HOUSTON - Hurricane Harvey was emotionally traumatic and had serious mental health impacts on many people in its path.
Researchers believe half of those in heavily affected areas suffer probable Post Traumatic Stress Disorder or PTSD, including their pets. Some of them are still suffering today.
Rebuilding homes while reliving memories of a massive storm like Hurricane Harvey can prompt terrifying feelings.
"PTSD can be diagnosed when you have the threat of severe harm, loss of life, or you witnessed this threat. So a hurricane certainly meets that level of exposure," explains Dr. Ron Acierno, the Executive Director of the Trauma and Resilience Center at UTHealth Houston.
It was tough, trying to survive or work through the storm. Former Harris County 911 operator, Janika Hayden says they scheduled a lot of extra staff to answer phones, but they could only do so much.
"We were getting backed up with calls, as well as HPD was getting backed up with calls, it was very chaotic," shares Janika. "With this job, your duty is to help people and we were trying, but it felt like no matter what, sometimes that my best wasn't enough."
Thousands of people were flooding the phone lines, desperate for help. Meanwhile, it was also taking a toll on those taking the calls.
When many frantic victims couldn't get through to 911, they started calling TV stations. FOX 26's Digital Content Creator Carolina Sanchez stretched her job duties during the peak of the storm to answer phones.
"I could not help them, and they were very frustrated because you're the first person that they can reach," explains Carolina. She did what she could, navigating them through an app developed by the Cajun Navy to find a rescue team, but she wanted to do more.
"It's tough to live with knowing that you are so helpless in helping somebody who desperately needs it," says Carolina.
Her husband was concerned about her several months after the storm and encouraged her to seek counseling.
"FOX offered counseling after Harvey, but I just kept walking by and didn't seek help, because I thought I was okay," explains Carolina. "But, once I did get help and after several weeks of talking with my therapist, we finally got to the root of what was going on. Once I explained everything, started unleashing everything, all the emotional stuff that I was carrying, she said, 'This is … this is trauma, this is what you're going through, and that's something really heavy to carry,' and oh man the waterworks."
She was officially diagnosed with PTSD.
For some people, just being at home during a storm is difficult now. Almost all our viewers who commented on our social media post about this admit that driving in a storm is now more difficult than ever, and they always dread it. Some even try to avoid it.

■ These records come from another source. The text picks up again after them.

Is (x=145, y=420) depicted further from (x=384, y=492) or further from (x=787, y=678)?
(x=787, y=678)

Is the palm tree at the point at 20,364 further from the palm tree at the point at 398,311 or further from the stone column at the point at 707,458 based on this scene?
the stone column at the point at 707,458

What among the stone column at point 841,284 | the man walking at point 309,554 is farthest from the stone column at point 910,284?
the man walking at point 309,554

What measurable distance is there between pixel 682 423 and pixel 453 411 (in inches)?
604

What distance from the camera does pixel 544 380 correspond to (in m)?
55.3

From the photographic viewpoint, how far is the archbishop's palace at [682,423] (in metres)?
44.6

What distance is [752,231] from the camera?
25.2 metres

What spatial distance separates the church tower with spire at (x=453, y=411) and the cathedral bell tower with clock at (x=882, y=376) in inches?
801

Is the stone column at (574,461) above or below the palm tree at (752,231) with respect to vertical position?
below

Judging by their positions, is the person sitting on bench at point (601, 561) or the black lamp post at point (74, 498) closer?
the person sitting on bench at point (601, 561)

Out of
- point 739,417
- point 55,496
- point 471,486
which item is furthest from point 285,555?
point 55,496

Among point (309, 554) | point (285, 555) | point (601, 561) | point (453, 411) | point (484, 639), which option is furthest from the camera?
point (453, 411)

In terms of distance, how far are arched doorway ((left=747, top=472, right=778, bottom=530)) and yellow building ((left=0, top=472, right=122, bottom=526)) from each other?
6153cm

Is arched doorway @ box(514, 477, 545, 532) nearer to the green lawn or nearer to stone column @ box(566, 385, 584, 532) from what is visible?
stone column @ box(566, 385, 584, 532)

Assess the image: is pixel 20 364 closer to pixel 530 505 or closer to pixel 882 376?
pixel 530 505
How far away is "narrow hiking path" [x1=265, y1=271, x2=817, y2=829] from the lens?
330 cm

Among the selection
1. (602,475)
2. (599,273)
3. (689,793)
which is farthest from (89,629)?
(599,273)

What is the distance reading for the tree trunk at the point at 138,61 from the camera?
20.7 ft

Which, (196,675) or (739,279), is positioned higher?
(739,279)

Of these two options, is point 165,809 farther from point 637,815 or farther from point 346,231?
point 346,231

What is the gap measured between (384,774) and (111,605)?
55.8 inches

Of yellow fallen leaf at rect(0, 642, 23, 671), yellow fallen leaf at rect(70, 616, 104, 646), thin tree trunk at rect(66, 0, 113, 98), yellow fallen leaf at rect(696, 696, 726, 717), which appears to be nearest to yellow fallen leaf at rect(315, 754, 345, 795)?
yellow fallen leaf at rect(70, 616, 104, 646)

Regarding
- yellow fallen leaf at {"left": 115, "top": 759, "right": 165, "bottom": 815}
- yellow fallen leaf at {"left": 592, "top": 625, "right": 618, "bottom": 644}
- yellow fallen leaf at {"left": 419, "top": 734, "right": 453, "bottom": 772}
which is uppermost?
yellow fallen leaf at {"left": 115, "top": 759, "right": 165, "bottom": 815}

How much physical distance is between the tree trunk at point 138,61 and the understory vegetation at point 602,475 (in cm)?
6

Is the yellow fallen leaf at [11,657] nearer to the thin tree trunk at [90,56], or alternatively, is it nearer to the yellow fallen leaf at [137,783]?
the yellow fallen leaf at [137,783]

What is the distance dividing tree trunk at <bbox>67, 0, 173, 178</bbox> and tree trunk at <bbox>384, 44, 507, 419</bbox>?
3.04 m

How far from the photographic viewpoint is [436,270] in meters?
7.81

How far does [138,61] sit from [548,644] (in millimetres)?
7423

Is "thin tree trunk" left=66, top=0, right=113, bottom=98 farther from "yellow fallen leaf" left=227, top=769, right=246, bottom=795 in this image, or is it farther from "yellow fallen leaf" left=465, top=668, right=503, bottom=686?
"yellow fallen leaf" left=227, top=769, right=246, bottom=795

Many children are still affected by Harvey. Some of them tell us they prefer to sleep in their parents' room after the hurricane. And many of them are much more scared of storms now than before.
Texas Children's Hospital recognized this and established the "Harvey Resiliency and Recovery Program" and treated children up to four years after the storm.

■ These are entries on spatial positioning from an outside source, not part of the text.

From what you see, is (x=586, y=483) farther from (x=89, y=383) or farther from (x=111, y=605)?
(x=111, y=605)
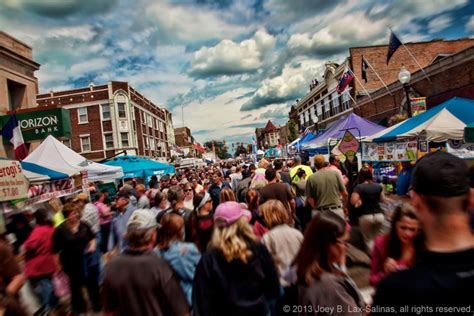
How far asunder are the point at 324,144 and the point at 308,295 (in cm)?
1290

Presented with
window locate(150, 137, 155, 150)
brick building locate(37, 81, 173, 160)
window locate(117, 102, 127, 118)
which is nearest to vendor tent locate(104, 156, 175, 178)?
brick building locate(37, 81, 173, 160)

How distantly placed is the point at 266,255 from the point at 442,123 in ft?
22.0

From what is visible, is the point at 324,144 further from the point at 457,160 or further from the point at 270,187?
A: the point at 457,160

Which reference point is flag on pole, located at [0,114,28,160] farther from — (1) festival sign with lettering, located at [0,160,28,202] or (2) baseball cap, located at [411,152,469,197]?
(2) baseball cap, located at [411,152,469,197]

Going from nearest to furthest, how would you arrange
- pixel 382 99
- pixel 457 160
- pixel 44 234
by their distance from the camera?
pixel 457 160 → pixel 44 234 → pixel 382 99

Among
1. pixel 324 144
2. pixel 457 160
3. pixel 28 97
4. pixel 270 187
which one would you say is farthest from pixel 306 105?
pixel 457 160

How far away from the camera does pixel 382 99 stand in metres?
22.5

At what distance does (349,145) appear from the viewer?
30.7 ft

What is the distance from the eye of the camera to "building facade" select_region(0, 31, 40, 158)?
1300cm

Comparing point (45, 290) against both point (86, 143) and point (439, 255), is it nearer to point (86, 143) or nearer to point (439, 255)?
point (439, 255)

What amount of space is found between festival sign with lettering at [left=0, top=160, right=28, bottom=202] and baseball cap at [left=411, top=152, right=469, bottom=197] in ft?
23.2

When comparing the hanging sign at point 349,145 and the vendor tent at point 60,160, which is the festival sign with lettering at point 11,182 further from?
the hanging sign at point 349,145

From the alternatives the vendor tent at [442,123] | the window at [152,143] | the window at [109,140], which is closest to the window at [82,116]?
the window at [109,140]

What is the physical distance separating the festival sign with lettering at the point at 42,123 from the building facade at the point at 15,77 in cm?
355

Even our four-legged friends suffered, devastating for those who depend on service animals. "It totally freaked him out, and he's having panic attacks and he was diagnosed with PTSD," says a man who is blind and depended on his dog, Jennings, to help him get around.
Anne Deering's beloved dog Baylor was by her side during the storm. Now her veterinarian provides sedatives on stormy days, after Harvey.
"She is shaking uncontrollably, and we just feel so bad for her. We want her to have relief from that anxiety. She was two years old at the time of Harvey and was never scared of rain before then. Maybe she felt my stress during the storm when we got 15 inches of rain in an hour," states Anne.
It's often hard to get pets over the fear, but Dr. Ron Acierno with UTHealth Houston wants everyone to know, it is possible for people to overcome PTSD from a storm.
"We might want them practicing going out to their driveway sitting in their car during the rainstorm, getting used to it, and then maybe driving around the block if that's safe," encourages Dr. Acierno. "Getting used to it and then maybe driving to someone's house at that safe until you get used to it. You do this repeatedly till it's a little boring. And that's how you know you're getting better."
Baby steps, but hope, that with practice, it can get better.